Strength and growth come only through continuous effort and struggleNapoleon Hill
The best decision of my life was when I said to him, “I’m keeping the baby, and aborting you.” Well, of cos not aborting his financial responsibility. I have been working on getting child support for the past three years. Hong Kong Family Courts, please work faster.
I am human. I feel upset, frustration, disappointment. Being cut out of his life while being pregnant with his child wasn’t easy. What made things worse was being wrongfully accused of defaming him as the father of my child.
Having a legal paternity test after childbirth doesn’t change anything either. A protection order was granted to him when I was 5 months post-birth. I did not fight back, I couldn’t. I was sleep-deprived, breastfeeding, and exhausted from the demands of a young infant. I felt wronged.

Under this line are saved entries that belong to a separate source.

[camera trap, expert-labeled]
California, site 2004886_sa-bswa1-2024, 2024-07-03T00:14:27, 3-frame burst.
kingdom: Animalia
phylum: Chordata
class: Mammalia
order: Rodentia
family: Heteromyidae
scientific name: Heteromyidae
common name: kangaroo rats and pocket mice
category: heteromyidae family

Hearing the cries of my young infant, I had visions of throwing him out of the window. Yes, this is what postpartum anxiety and depression do to women. Does that mean I was dangerous and unfit to be his mum? Very much yes, if I didn’t seek help, pronto.
I feel much better now. I no longer have those horrible visions of that window. Instead, I toss him up high in the sky to hear his excited giggles.
With the love and understanding of my partner(s) and son, I delve into the realm of the unknown, crossing over my comfort zone countless times to grow mentally, physically, emotionally, and spiritually in the new year and beyond.